Texto fornecido:
Eram mais de 10h30 e menos de 11h30 quando o tenente-coronel Sequeira, responsável pela Secção de Informações e de Investigação Criminal, lhe telefonou naquele dia 18 de outubro de 2017 a dizer que o material de guerra furtado em Tancos tinha sido recuperado na Chamusca — e que os seus militares de Loulé estavam lá. Só nesse dia o coronel Amândio Marques, segundo afirmou esta segunda-feira em tribunal, soube da participação da Guarda no processo que está agora a ser julgado.

Dados brutos:

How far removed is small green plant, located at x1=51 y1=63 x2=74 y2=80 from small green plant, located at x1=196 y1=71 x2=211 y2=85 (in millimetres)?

Partes do exercício:
[1] Segundo o texto sobre Tancos, em que localidade foi recuperado o material de guerra furtado?
[2] Reescreva o trecho do texto sobre Tancos, começando em "Eram mais de" e seguindo até "a ser julgado.", com "militares" substituído por "soldados".
As linhas são material à parte, sem relação com o texto.

Respostas do exercício:
[1] Na Chamusca.

[2]
Eram mais de 10h30 e menos de 11h30 quando o tenente-coronel Sequeira, responsável pela Secção de Informações e de Investigação Criminal, lhe telefonou naquele dia 18 de outubro de 2017 a dizer que o material de guerra furtado em Tancos tinha sido recuperado na Chamusca — e que os seus soldados de Loulé estavam lá. Só nesse dia o coronel Amândio Marques, segundo afirmou esta segunda-feira em tribunal, soube da participação da Guarda no processo que está agora a ser julgado.